After that comes the coach.
It's the players, Ed.
"We have good players that people will like to coach,'' said Ed Stefanski, the Sixers' president and general manager. Stefanski said that prospective coaches will be "lining up" to get what he considers to be a good job among NBA coaching jobs. It's all probably true.
But they do not have enough good players. And they need to alter the mix of players. And as we all will be fixated on what Stefan-ski decides about a replacement for Tony DiLeo, the interim coach/good soldier who has taken his name out of the coaching derby and decided to return to the front office, none of us can forget that it is the stirring of this mix that will matter the most.

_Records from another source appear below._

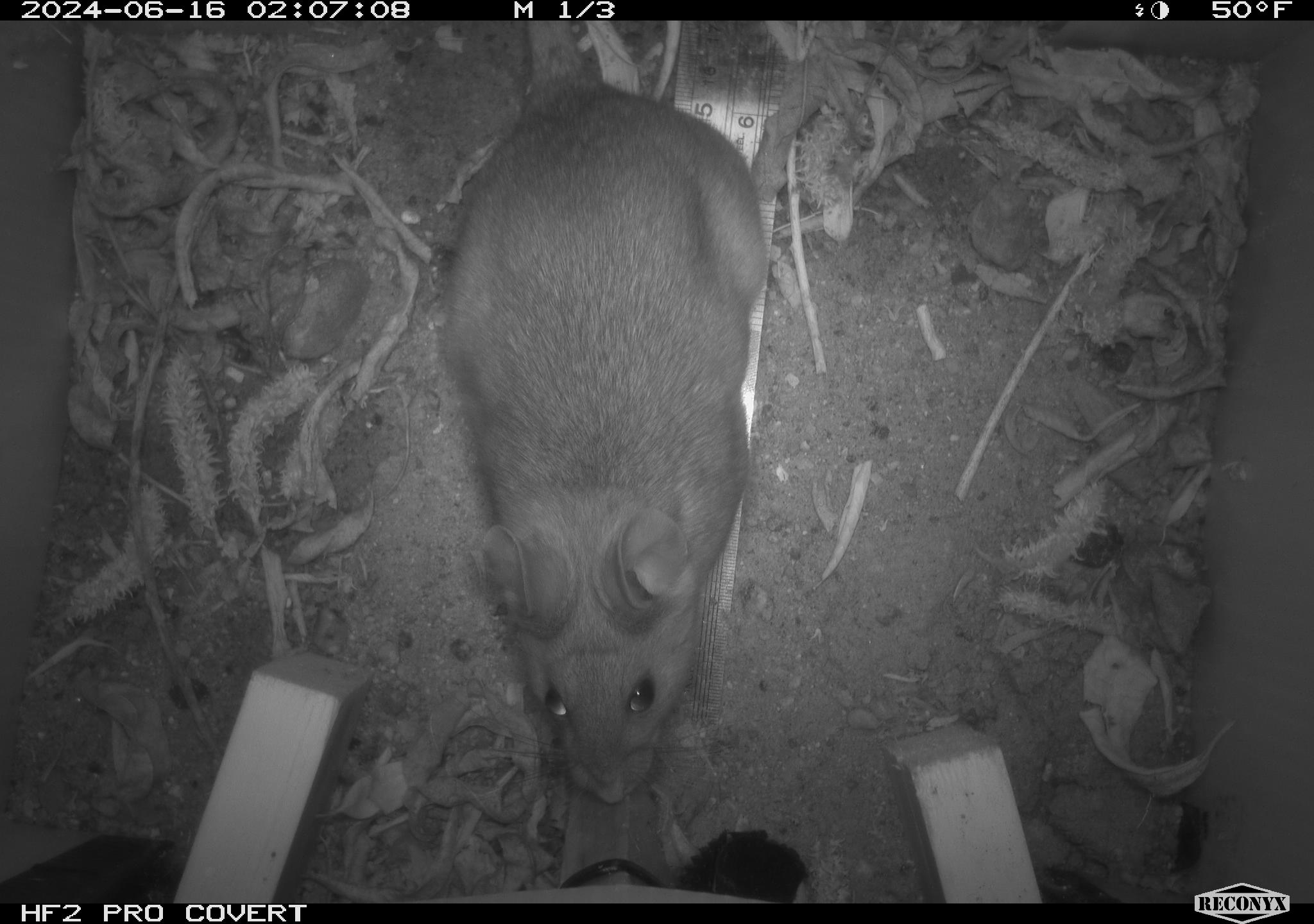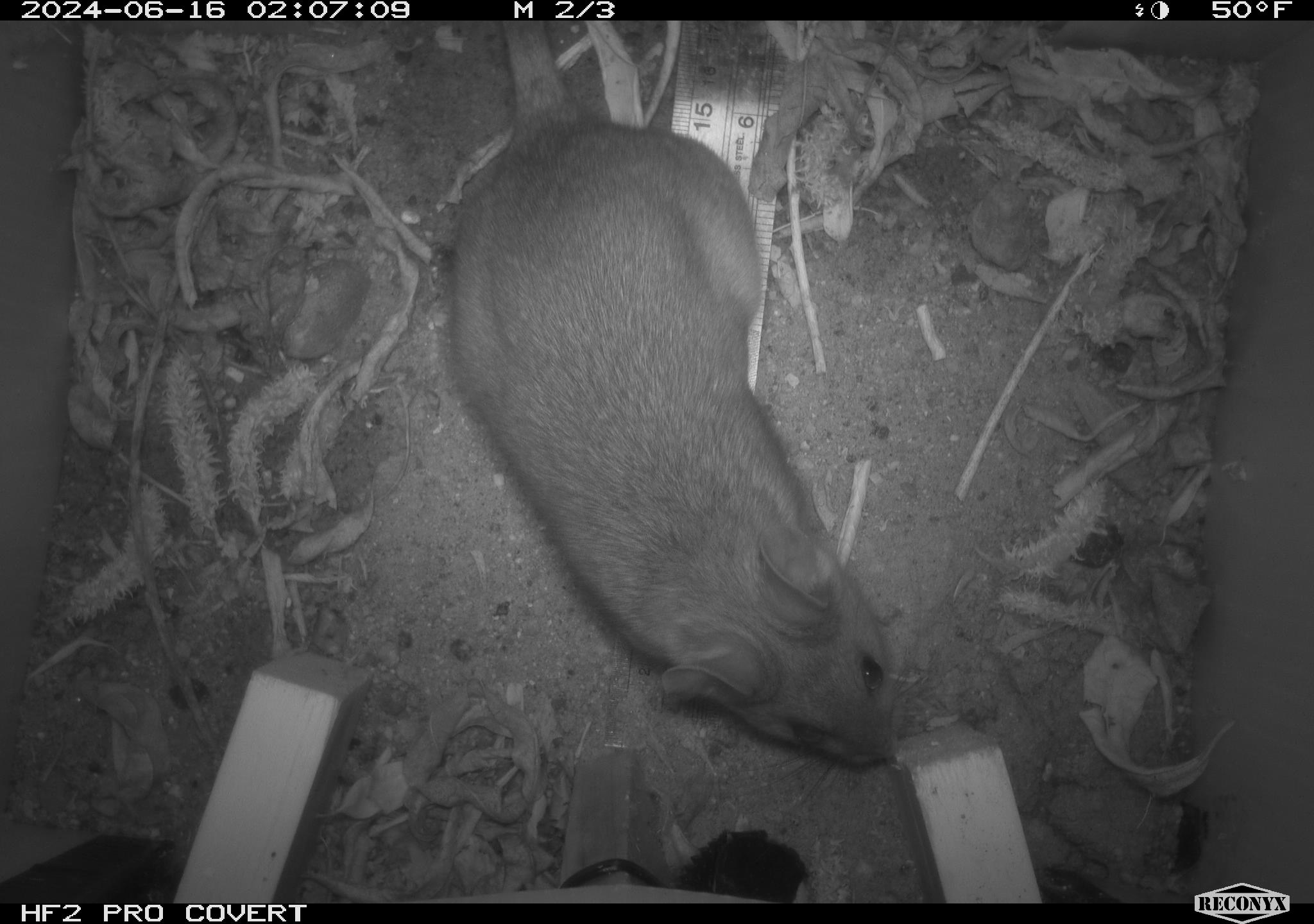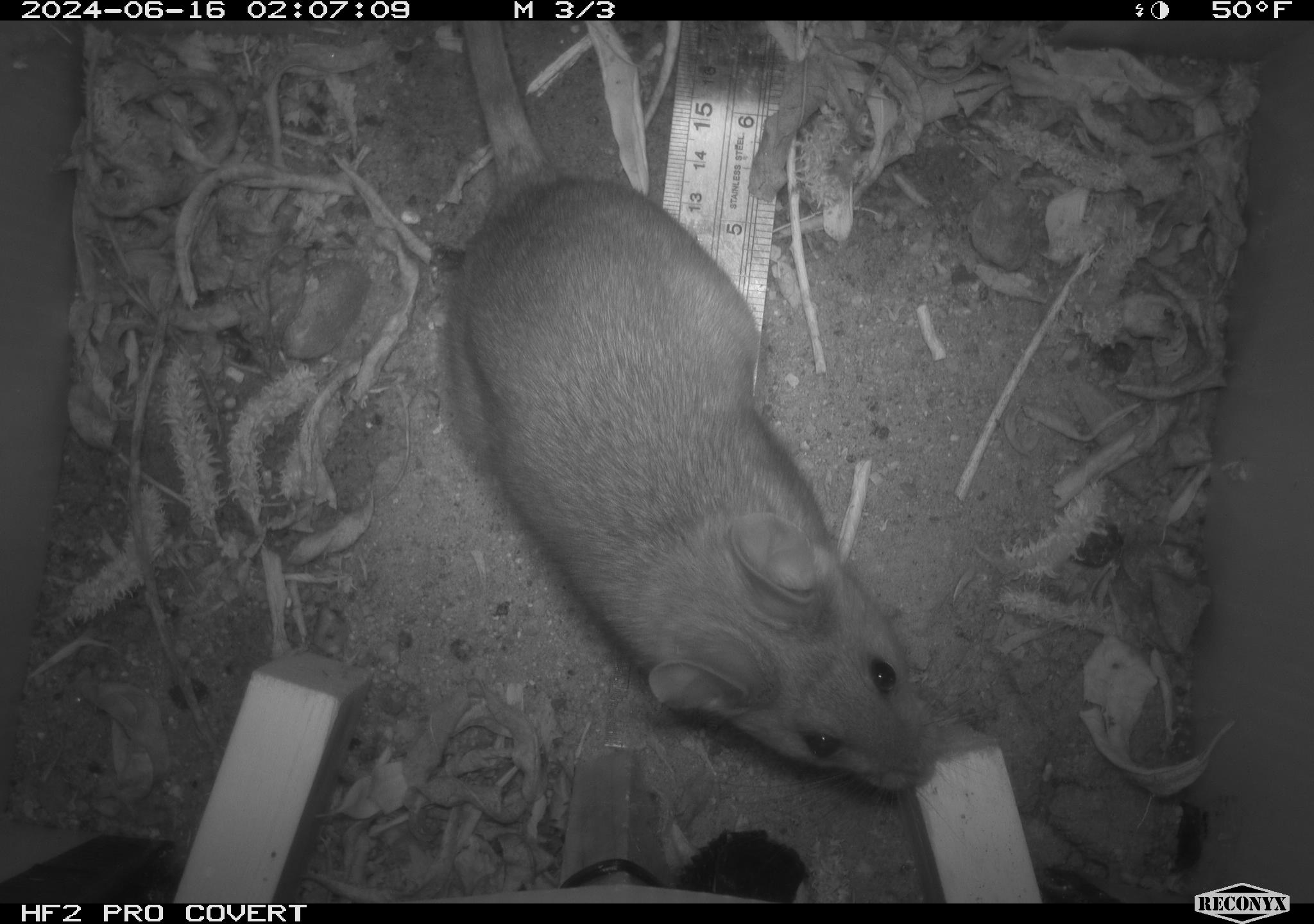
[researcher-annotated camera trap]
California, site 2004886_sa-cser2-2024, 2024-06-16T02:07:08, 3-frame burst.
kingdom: Animalia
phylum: Chordata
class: Mammalia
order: Rodentia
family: Muridae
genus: Rattus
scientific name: Rattus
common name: rat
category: rattus species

Stefanski said he would love to hire a big-splash guy for his attendance-challenged franchise, but only if he is the right guy. He offered no hints on what might be coming. He said the guy should be hired by July 1, the start of the free-agent signing period, but would not commit to any other timetable.

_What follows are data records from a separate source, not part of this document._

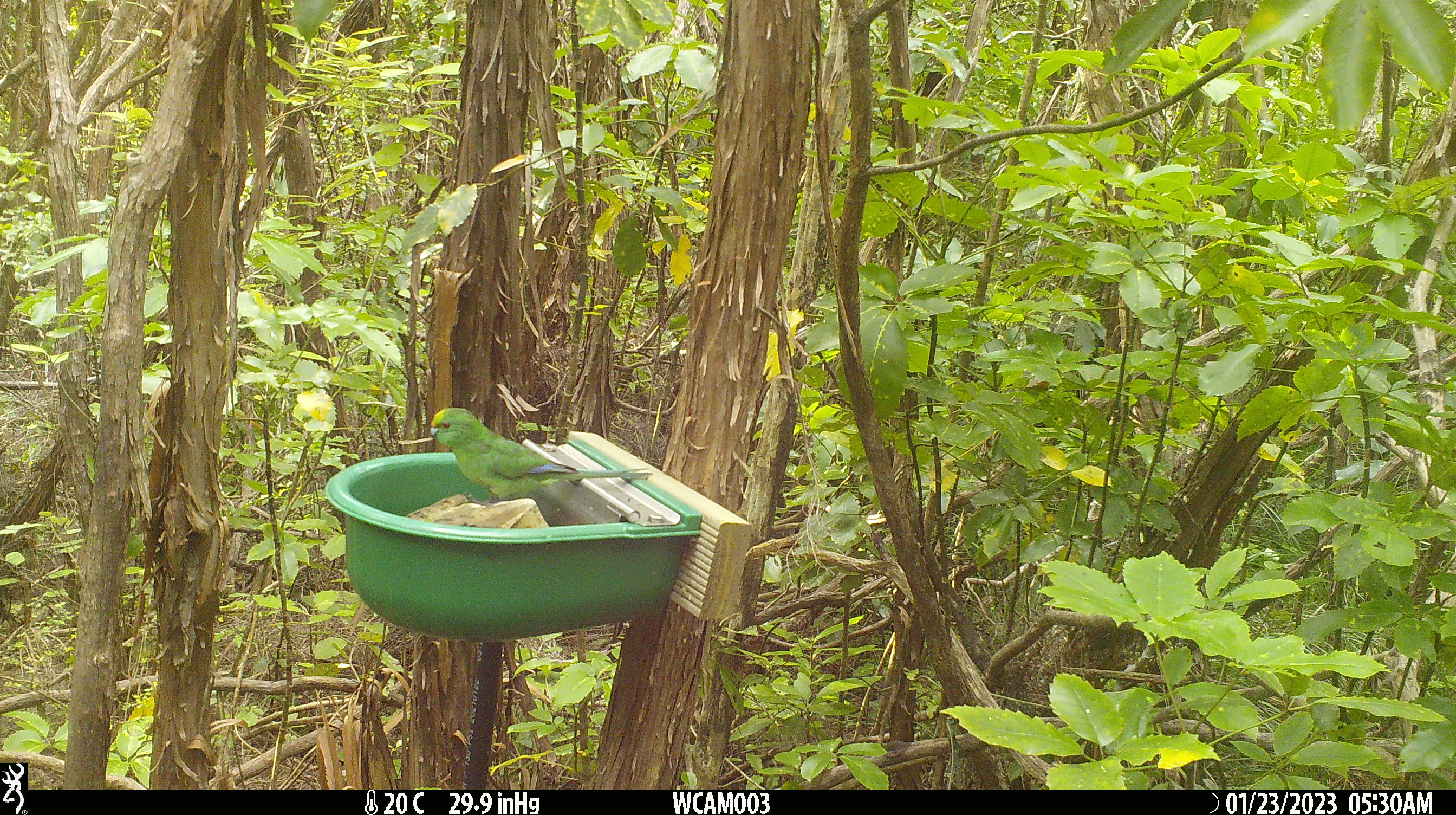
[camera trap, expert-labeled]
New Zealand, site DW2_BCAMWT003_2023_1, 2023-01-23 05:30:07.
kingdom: Animalia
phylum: Chordata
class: Aves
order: Psittaciformes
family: Psittaculidae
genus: Cyanoramphus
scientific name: Cyanoramphus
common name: parakeet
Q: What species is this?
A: Parakeet (Cyanoramphus).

"I'm going to start putting things together," Stefanski said, indicating that strong communication skills were tops on his list of requirements. "Obviously, you know people in the league and outside the league. You're always talking about coaching. I do know coaches."
Whoever it is, though - experienced or green, quiet or loud, tactician or big-picture guy, big money or cheap - the hiring of the coach really is about the fourth most important thing that Stefanski will do this summer. Because the coach had nothing to do with how the Sixers folded at the end of their playoff series against Orlando, and the coach had nothing to do with the fact that this team spent the season dying for somebody who could make an outside shot, among other things.